Teacher Michael Fine, a young man who his students call “Mick,” encourages the class to say whatever industries come to mind, his manner supportive of their questions and contributions to the conversation.
Lorch says his school is “particularly menschy,” that teachers focus on “micro-interactions,” minor communications between them and their students that are so minute as to almost go unnoticed but that enhance education. He articulates what characterizes a Conservative education in an era when the movement is waning and many of its schools are suffering from a lack of demographics and self-definition.
He says Schechter schools embrace both tradition and modernity, support critical inquiry that mirrors what is happening in academic Jewish studies, allow for the centrality of God, Torah, the Jewish people and the state of Israel and believe that study leads to action in the realm of social and political justice and tikkun olam.

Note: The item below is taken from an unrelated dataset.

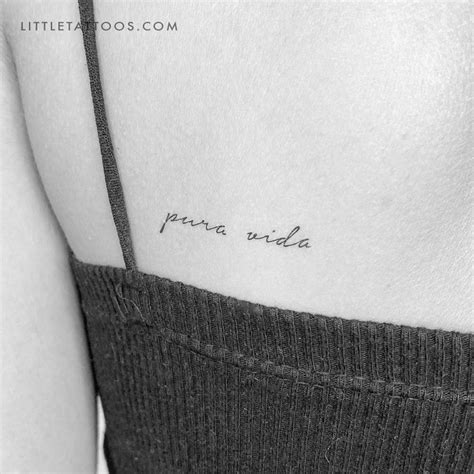 "Pura Vida" temporary tattoo located on the shoulder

Lorch also calls up a culinary metaphor to describe the problems some people, both within and outside the movement, have in understanding its nature.
“People who don’t understand Conservative Judaism think of it as pareve — Orthodox is meat, Reform is dairy and Conservative is somewhere in between and hence not robust,” says Lorch.
Back in the second grade classroom, Weisser tells the students in her smooth voice that they have a choice about how to respond to the story of Margalit, the Yemenite girl who made aliyah to Israel with her family so many years ago. They disperse to write in their journals about Margalit’s experiences, this piece of the history of Israel fully understood, and the next pieces theirs to discover soon enough.